# ASUS P8Z77-V Intel Z77 Express LGA 1155



## cadaveca (May 12, 2012)

Already own a Sandybridge CPU? Want to update to the new Intel chipsets, and use everything offered, like triple PCIe slots? Bought a new Ivy Bridge CPU, and want a power-sipping full-sized board? ASUS has the answer, and that answer is the P8Z77-V.

*Show full review*


----------



## _JP_ (Jul 4, 2012)

*Mixed feelings...*

I think it's a little expensive for what it offers...but that's just me, I believe. 
The idea of having to shell-out +160€ just to get two PCI-e slots working at x8/x8 still boggles me...but that's what lack of competition creates, I guess. It has a 8+4 phase for the CPU, but I don't think this one was geared towards overclockers, although it's obviously good for the job anyway.
However, I applaud ASUS' commitment to PWM fan headers. Some manufacturers simply don't seem to get it.
Thank you for the review, Dave.


----------



## cadaveca (Jul 4, 2012)

Given the prices of other board out there, and the features of other boards at the same price, it does seem to offer a bit more, but yeah, boards are selling at a premium all over right now.

For daily users, nothing about this board is really going to affect clocking.
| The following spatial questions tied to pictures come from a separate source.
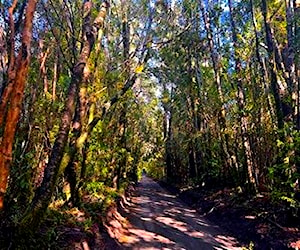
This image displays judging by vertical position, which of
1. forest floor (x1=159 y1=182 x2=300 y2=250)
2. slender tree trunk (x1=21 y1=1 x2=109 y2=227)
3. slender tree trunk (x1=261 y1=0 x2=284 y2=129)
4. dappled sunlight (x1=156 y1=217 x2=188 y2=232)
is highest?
slender tree trunk (x1=261 y1=0 x2=284 y2=129)

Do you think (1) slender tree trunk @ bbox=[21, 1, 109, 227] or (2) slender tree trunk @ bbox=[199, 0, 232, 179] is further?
(2) slender tree trunk @ bbox=[199, 0, 232, 179]

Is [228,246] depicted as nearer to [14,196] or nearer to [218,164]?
[14,196]

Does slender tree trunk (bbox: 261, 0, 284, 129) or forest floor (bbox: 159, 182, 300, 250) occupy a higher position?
slender tree trunk (bbox: 261, 0, 284, 129)

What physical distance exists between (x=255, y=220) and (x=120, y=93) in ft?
17.4

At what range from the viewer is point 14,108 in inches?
183

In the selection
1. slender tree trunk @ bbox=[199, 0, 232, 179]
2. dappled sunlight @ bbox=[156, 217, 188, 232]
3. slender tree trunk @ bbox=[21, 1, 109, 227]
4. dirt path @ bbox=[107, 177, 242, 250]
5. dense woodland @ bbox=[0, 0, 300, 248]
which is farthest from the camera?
slender tree trunk @ bbox=[199, 0, 232, 179]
Power regulation all over is more than is needed, so votlages provided are nice and stable.


----------



## Widjaja (Jul 4, 2012)

My Brother has the Pro version of this board.
The onboard audio died on it after a month or so use.

As for the premium piad, well.....ASUS seem to be more expensive than other boards in general, but in most cases besides my Brother, you are getting quality hardware.


----------



## Crap Daddy (Jul 4, 2012)

That Wifi stuff is nice and probably adds to the price. Still too expensive. Can't wait for an ASRock review since I've been using their boards and they served me well.


----------



## cadaveca (Jul 4, 2012)

Crap Daddy said:


> That Wifi stuff is nice and probably adds to the price. Still too expensive. Can't wait for an ASRock review since I've been using their boards and they served me well.
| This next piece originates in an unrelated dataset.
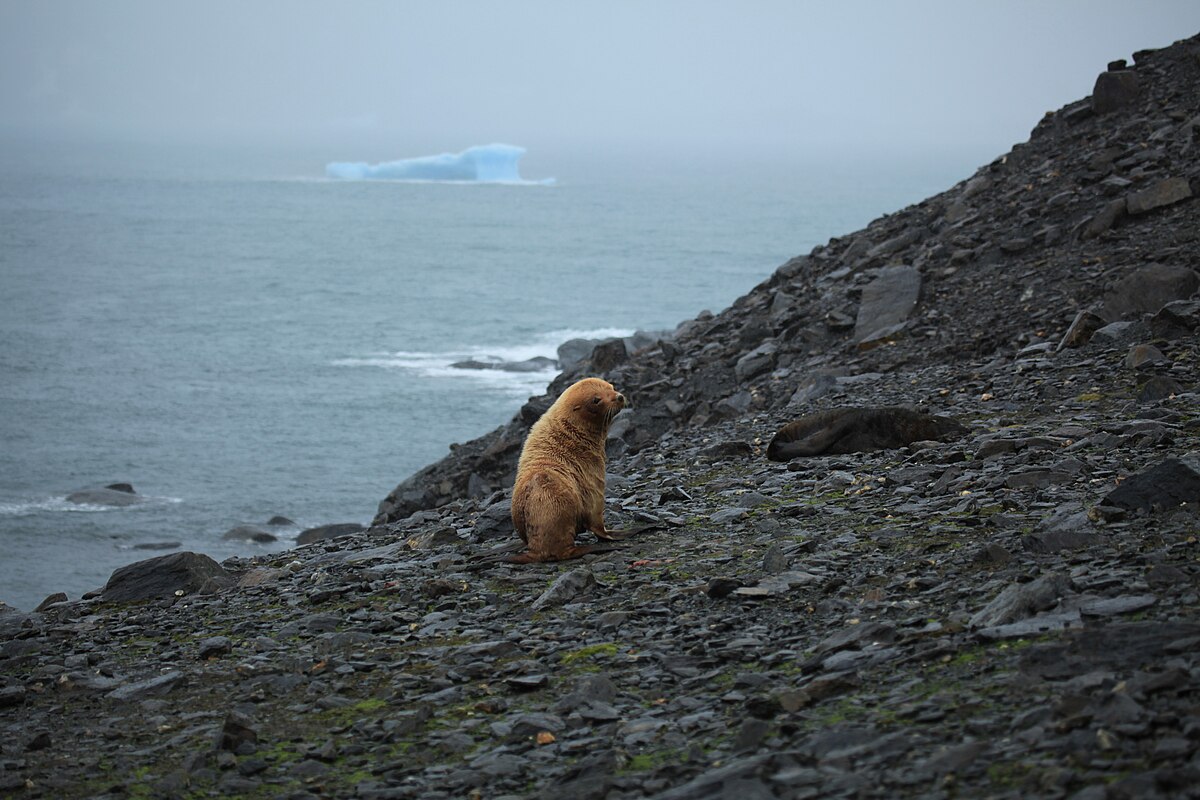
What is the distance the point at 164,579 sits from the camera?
1145cm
Working on that right this second. I was sent the Extreme9, priced @ around $369 or so.


----------



## Crap Daddy (Jul 4, 2012)

cadaveca said:


> Working on that right this second. I was sent the Extreme9, priced @ around $369 or so.



They should have sent you a more affordable one for starters, at least that was? their reputation but it seems that they really want to put a strong foot in the major league.


----------



## cadaveca (Jul 4, 2012)

Crap Daddy said:


> They should have sent you a more affordable one for starters, at least that was? their reputation but it seems that they really want to put a strong foot in the major league.



I hope to be covering others soon, but need to deal with what I got on-hand first.  Hopefully a high-end ASUS board soon too.


----------